#### WHAT NEEDS TO BE DONE:
If a line in the data contains "United", copy it out.

#### AVAILABLE DATA:
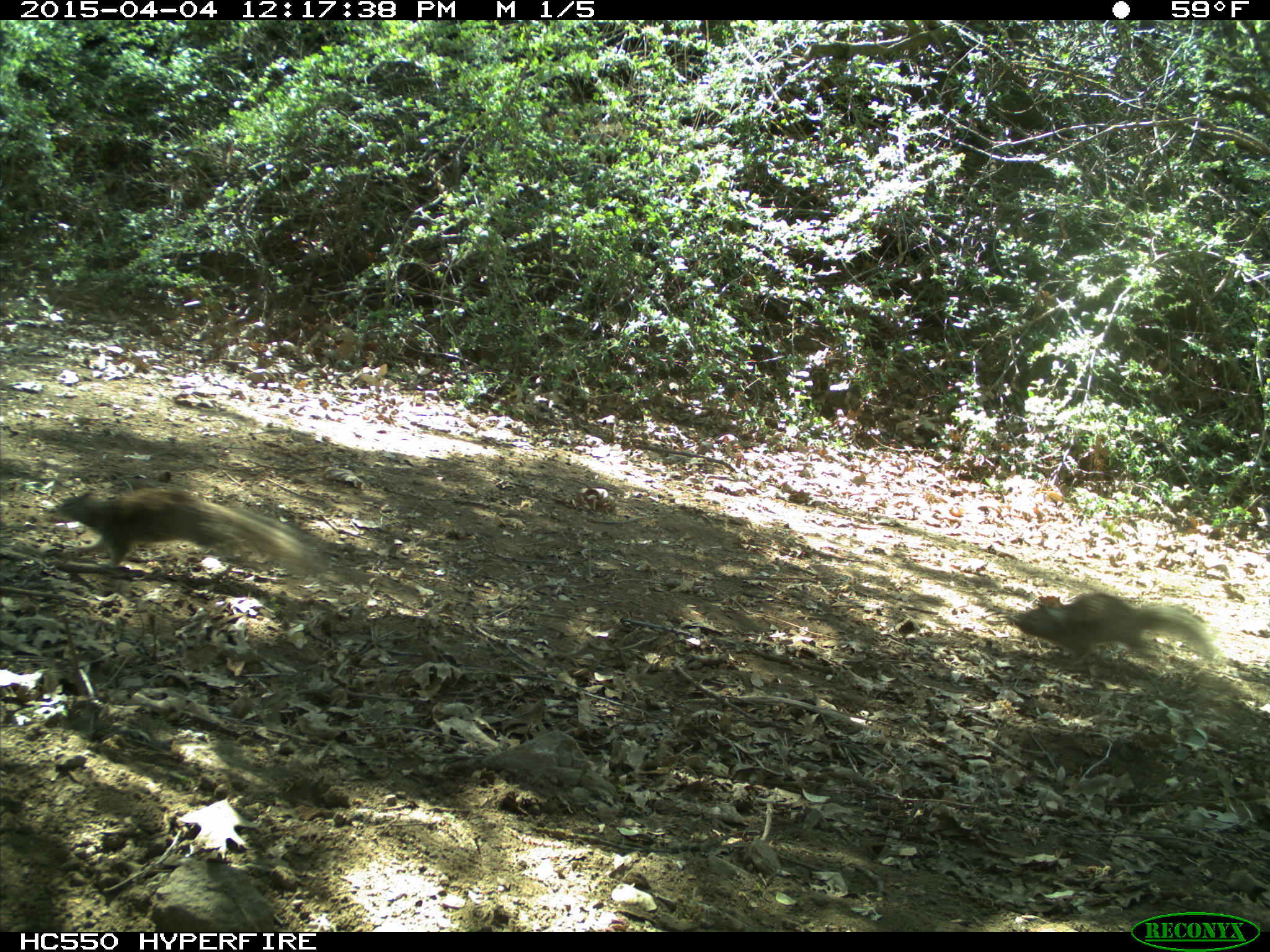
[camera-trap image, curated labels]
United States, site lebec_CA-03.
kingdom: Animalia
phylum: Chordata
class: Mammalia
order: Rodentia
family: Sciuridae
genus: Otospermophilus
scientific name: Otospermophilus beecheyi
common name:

---

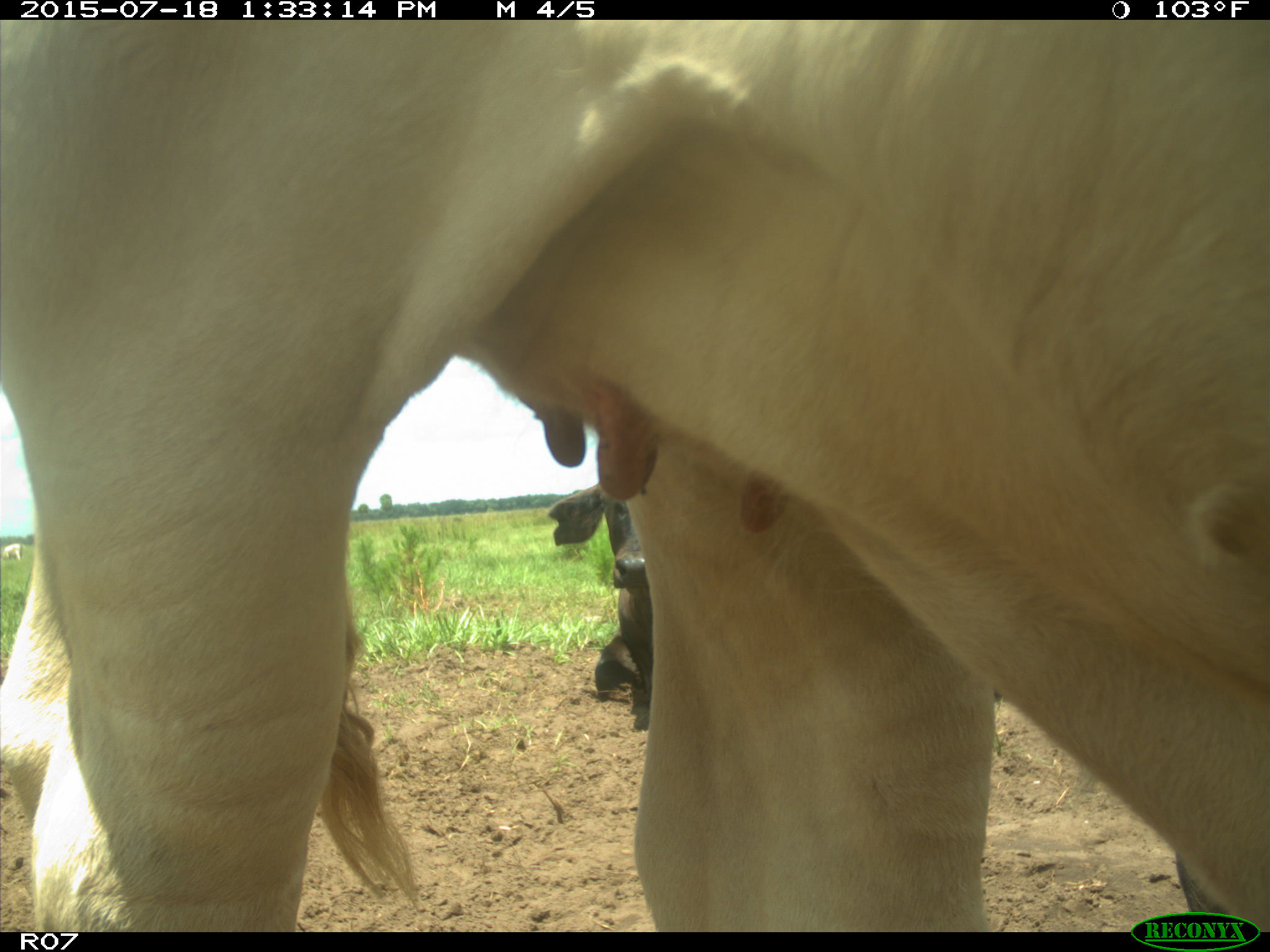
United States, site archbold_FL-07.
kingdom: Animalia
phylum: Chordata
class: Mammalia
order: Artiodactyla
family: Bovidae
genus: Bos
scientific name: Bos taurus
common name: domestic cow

---

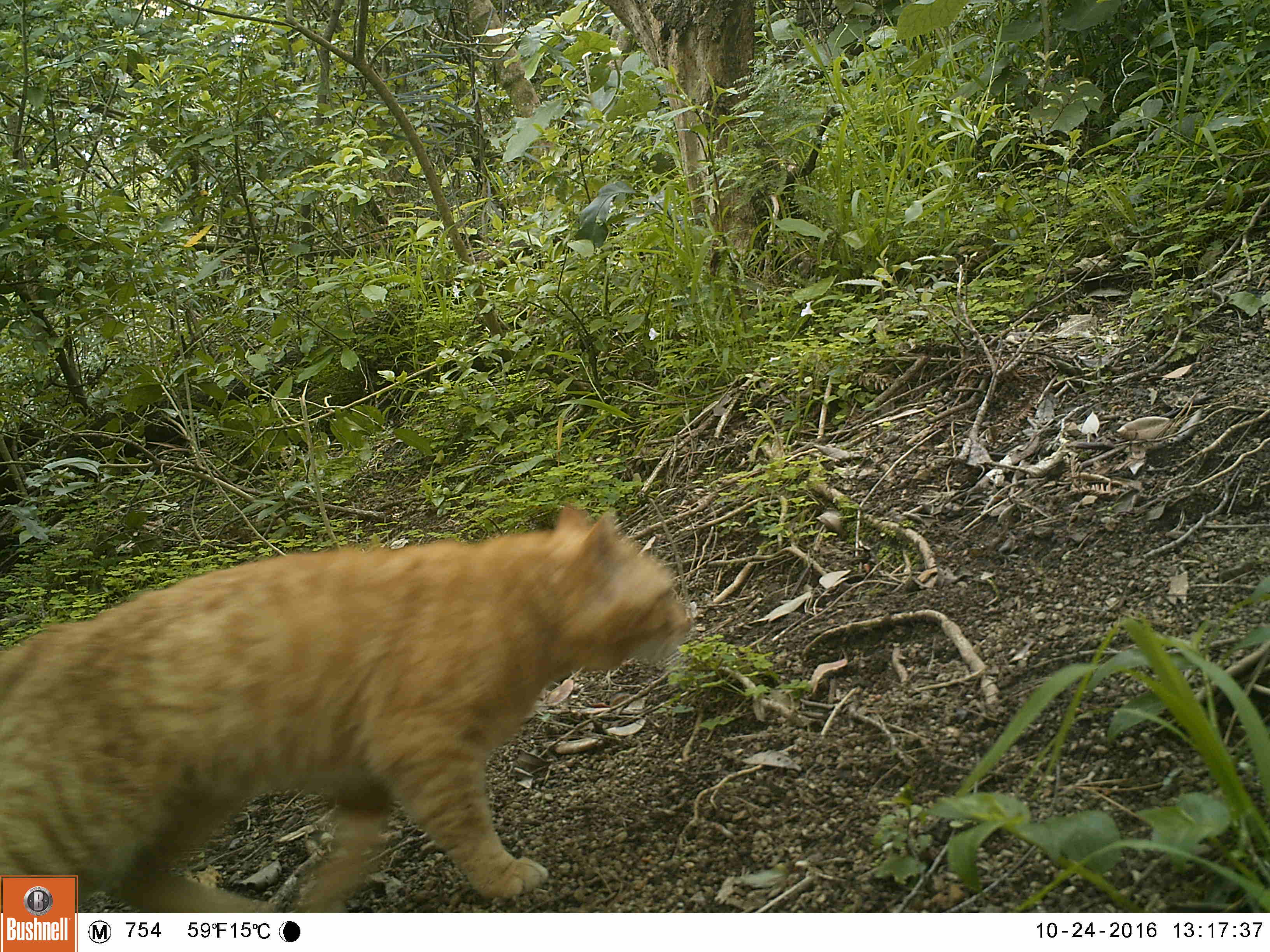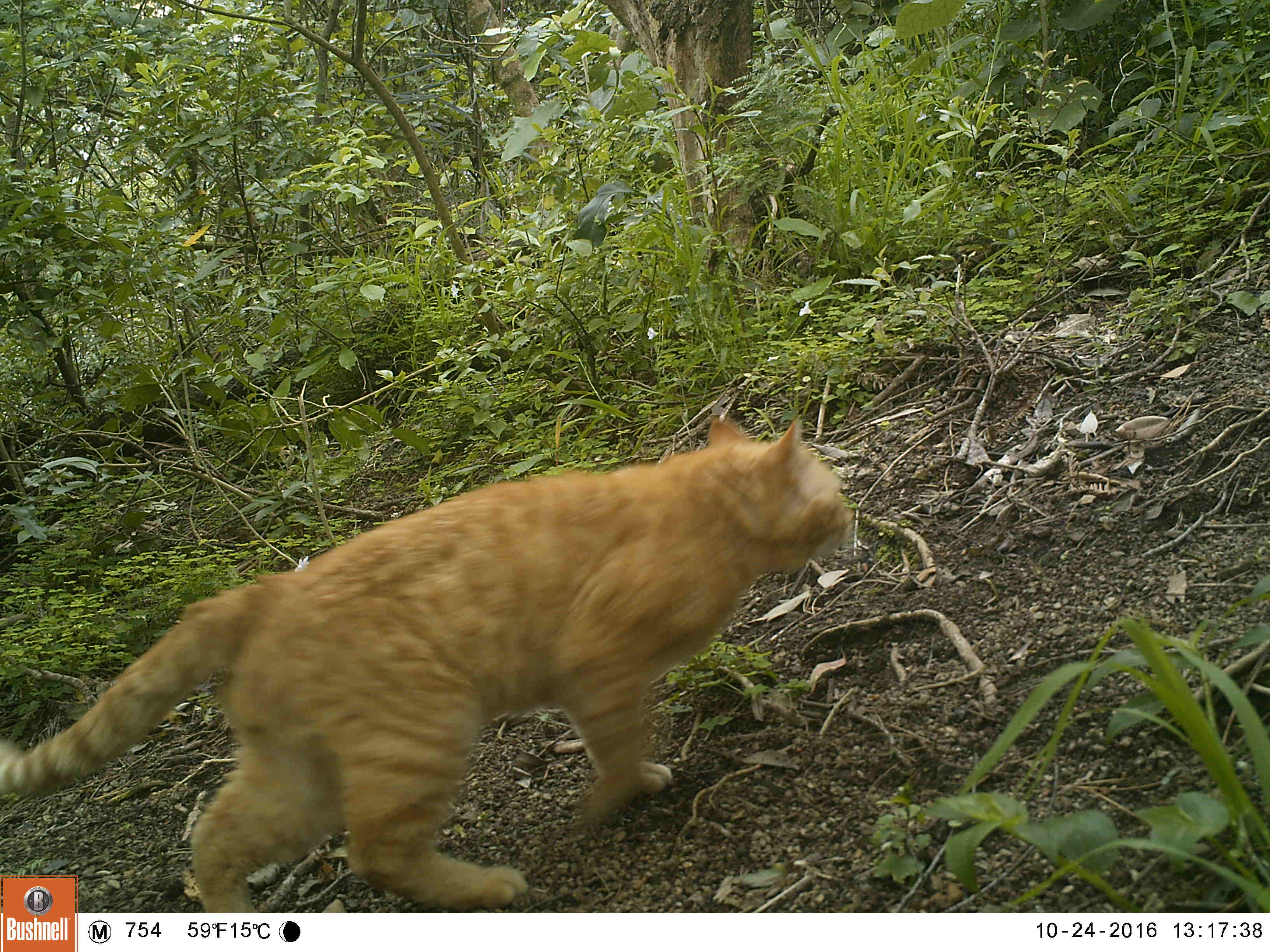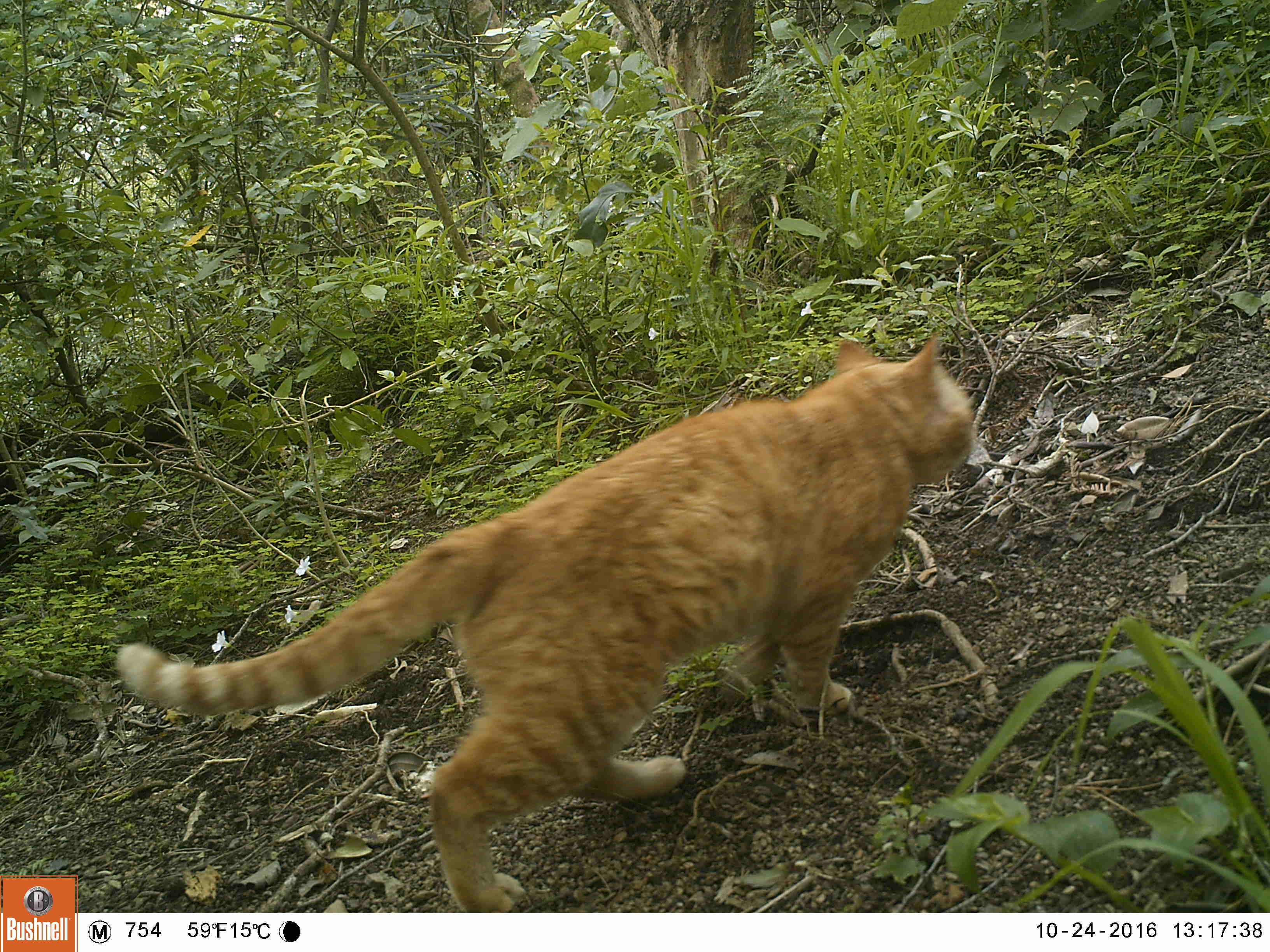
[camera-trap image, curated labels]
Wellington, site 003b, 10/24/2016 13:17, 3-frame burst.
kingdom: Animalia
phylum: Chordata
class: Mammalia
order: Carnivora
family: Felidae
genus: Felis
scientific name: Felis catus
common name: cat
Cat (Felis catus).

#### SOLUTION TO THIS TASK:
United States, site lebec_CA-03.
United States, site archbold_FL-07.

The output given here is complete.